Yes that timer was introduced to fix a bug, but it’s likely wrong (as usual with timeouts) and the next few days will hopefully prove that. Also a significant upgrade to user-facing logs incoming and inspired/helped by @happybeing s vdash
It might help (to confirm quic is doing the right thing) but without full AE then infinite errors is my only issue. Without sync of the section actor (a bunch of nodes acting in unison) there will be infinite errors, this may fall into that category. So we are much much faster getting AE in place then see what we have.

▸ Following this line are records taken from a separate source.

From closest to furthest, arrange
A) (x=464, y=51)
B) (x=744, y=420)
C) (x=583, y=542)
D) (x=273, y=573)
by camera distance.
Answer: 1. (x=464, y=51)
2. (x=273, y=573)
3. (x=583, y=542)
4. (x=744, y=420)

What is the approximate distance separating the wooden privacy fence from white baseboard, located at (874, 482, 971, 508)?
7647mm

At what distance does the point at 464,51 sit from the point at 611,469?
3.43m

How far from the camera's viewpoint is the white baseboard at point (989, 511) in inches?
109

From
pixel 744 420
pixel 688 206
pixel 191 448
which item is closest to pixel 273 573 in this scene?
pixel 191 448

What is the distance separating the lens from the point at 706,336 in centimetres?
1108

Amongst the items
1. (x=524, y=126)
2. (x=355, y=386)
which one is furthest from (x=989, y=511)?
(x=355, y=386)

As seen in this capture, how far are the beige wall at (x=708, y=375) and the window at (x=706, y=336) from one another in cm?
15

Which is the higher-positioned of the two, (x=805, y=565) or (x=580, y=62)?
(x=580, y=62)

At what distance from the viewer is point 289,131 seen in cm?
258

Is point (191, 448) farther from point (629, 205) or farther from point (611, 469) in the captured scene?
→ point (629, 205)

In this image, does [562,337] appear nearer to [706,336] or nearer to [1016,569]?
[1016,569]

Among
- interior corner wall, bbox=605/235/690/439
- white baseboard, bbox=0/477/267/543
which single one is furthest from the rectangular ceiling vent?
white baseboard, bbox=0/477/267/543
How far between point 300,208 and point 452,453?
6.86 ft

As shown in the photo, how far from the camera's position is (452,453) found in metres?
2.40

The weird thing is that after constantly telling me
user@SafeNetwork:~$ safe auth create --test-coins
Passphrase:
Password:
Sending request to authd to create a Safe...

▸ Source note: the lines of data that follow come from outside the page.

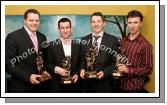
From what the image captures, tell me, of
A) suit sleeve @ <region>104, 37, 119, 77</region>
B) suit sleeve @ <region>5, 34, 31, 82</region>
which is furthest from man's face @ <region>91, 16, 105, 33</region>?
suit sleeve @ <region>5, 34, 31, 82</region>

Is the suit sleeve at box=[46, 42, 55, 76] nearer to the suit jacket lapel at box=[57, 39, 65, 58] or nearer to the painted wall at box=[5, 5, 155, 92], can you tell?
the suit jacket lapel at box=[57, 39, 65, 58]

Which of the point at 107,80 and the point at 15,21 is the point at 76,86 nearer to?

Error: AuthdError: AuthenticatorError: Failed to store Safe on a Map: Insufficient balance to complete this operation
All of a sudden I got this response
user@SafeNetwork:~$ safe auth create --test-coins
Passphrase:
Password:
Sending request to authd to create a Safe...

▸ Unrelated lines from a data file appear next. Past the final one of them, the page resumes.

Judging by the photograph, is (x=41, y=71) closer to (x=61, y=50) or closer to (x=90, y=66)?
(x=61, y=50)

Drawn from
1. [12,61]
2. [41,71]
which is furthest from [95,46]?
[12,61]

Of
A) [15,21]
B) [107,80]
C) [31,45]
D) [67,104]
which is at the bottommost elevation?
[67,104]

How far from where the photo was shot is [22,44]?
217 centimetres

Error: AuthdError: AuthenticatorError: Client data already exists
How come it already exists, wasn’t timing out before?
And then, this behavor:
user@SafeNetwork:~$ safe auth status
Sending request to authd to obtain a status report...
+------------------------------------------+-------+
| Safe Authenticator status | |
+------------------------------------------+-------+
| Authenticator daemon version | 0.5.0 |
+------------------------------------------+-------+
| Is there a Safe currently unlocked? | No |
+------------------------------------------+-------+
| Number of pending authorisation requests | 0 |
+------------------------------------------+-------+
| Number of notifications subscribers | 0 |
+------------------------------------------+-------+
user@SafeNetwork:~$ safe auth unlock
Passphrase:
Password:
Sending action request to authd to unlock the Safe...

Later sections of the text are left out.